Following the so-called annexation ‘referendums’ in the Ukrainian regions of Donetsk, Luhansk, Kherson and Zaporizhzhia, all four Russian-installed governments have declared victory. The polls have been widely derided as a sham, with it being a foregone conclusion that the results would show that locals had voted overwhelmingly in favour of joining Russia. Ukraine has claimed that Russia has used threats and intimidation tactics to coerce Ukrainians in the four regions, around 15 per cent of Ukraine, into voting in favour of annexation.
On Thursday, the Kremlin announced that the four southeastern territories would be incorporated into the Russian Federation. Russian President Vladimir Putin is set to sign treaties with Russian-appointed occupation officials on Friday. Ukraine and its allies have refused to accept the results of the so-called referendums. In 2014, Moscow adopted a similar process in Crimea as after Russian forces captured the territory, a farcical referendum was held, and Russia announced that 95% of voters wanted to join Russia. This led to Crimea’s annexation, which remains largely unrecognised by the international community.

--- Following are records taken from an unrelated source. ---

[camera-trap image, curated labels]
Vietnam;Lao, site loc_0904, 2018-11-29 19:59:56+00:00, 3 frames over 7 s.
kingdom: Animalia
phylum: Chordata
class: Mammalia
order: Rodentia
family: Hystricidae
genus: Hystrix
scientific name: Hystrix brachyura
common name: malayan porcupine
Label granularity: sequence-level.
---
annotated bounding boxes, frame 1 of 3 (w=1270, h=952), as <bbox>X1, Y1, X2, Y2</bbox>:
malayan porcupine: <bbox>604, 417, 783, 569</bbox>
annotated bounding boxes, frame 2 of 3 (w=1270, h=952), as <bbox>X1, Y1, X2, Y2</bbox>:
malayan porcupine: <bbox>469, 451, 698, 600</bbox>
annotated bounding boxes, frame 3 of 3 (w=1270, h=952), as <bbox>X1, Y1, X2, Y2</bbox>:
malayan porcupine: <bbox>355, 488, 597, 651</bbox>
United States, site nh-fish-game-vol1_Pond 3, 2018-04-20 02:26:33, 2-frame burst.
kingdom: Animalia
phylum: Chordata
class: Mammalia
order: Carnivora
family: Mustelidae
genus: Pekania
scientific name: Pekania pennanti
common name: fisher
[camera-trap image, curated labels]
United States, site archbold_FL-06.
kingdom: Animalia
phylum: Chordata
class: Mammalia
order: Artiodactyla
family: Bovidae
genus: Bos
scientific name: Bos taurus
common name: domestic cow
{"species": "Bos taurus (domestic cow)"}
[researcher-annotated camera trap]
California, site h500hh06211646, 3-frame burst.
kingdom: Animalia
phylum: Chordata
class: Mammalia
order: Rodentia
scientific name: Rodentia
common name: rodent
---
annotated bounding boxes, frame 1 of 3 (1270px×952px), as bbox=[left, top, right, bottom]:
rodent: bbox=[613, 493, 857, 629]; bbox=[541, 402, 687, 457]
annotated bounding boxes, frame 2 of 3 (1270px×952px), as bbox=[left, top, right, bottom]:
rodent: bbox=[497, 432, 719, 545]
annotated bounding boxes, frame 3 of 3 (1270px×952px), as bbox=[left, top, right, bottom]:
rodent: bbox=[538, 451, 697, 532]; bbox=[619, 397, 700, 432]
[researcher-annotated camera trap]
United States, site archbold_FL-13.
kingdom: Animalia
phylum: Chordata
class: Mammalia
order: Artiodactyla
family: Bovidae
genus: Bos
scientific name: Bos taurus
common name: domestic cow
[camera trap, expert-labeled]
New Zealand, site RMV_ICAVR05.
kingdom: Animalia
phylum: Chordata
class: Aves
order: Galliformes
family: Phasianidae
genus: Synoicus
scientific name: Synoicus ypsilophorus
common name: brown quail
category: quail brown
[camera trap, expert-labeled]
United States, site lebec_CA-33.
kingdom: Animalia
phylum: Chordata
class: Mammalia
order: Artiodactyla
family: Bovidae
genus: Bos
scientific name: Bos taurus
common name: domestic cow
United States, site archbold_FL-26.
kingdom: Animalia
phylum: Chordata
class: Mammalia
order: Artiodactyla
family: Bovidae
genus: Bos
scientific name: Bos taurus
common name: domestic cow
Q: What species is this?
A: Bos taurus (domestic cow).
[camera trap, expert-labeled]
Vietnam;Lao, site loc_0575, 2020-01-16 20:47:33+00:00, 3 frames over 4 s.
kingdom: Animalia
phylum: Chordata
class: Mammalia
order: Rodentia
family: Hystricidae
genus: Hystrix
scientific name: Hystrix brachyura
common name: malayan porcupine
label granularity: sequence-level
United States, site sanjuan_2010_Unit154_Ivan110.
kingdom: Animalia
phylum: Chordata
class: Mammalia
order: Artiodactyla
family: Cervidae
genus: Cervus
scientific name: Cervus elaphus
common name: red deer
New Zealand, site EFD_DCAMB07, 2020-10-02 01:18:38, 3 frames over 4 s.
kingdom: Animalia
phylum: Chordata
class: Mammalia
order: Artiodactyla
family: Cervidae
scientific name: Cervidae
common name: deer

The move to escalate the war and annex the four regions is a response to Ukraine’s lightning counteroffensive in the northeast in early September. Ukraine’s efforts were aided by advanced weaponry and military intelligence from its Western allies, which helped them to reclaim as much as 6,0000 square kilometres, including the city of Kharkiv. The counteroffensive led to a chaotic and panicked Russian retreat, which has shown its armed forces’ vulnerability and low morale.
After evidently being pushed into a corner, Putin responded by preparing to annex the southeastern territories, along with more sabre-rattling. In an address to the nation, he again made a thinly veiled threat to use nuclear weapons. Putin said Russia was willing to use “various weapons of destruction” and “use all the means available to us” while also adding, “I’m not bluffing.”
Putin also announced a partial mobilisation of Russia’s reservists, around 300,000 troops, to bolster its forces in Ukraine. The Russian president has previously resisted taking this measure due to fears of a social backlash. The announcement has had far-reaching consequences, with some of the largest anti-government demonstrations seen since the protests in support of the opposition leader Alexei Navalny in January 2021.
Protests have been widespread in regional provinces with large ethnic-minority populations, such as Dagestan, where local folks are unhappy to be dragged into Putin’s war. A protest in the Dagestani capital of Makhachkala on 25th September led to 101 arrests. Much of the anger is due to the growing feeling that Russia is disproportionately using minorities such as Tuvans, Buryats, Sakha, Kalmyks, Dagestanis and Chechens as cannon fodder in its war in Ukraine.
Furthermore, thousands of men of fighting age have fled for the borders, fleeing to neighbouring countries such as Kazakhstan, Finland and Georgia after receiving their draft papers. After Putin announced mobilisation, one-way direct flights from Moscow to cities allowing Russians visa-free entry, such as Istanbul and Baku, quickly sold out.
As its counteroffensive continues, Ukraine is now close to retaking territory in northeastern Donetsk, one of the regions that Moscow plans to annex. The annexation is intended to deter Ukraine’s efforts to take back the Russian-occupied part, and however, at present, the Ukrainian armed forces seem to be pressing ahead. Any additional successful efforts to liberate the occupied territories will blow further Russia as it grapples with the internal consequences of its profoundly unpopular mobilisation push.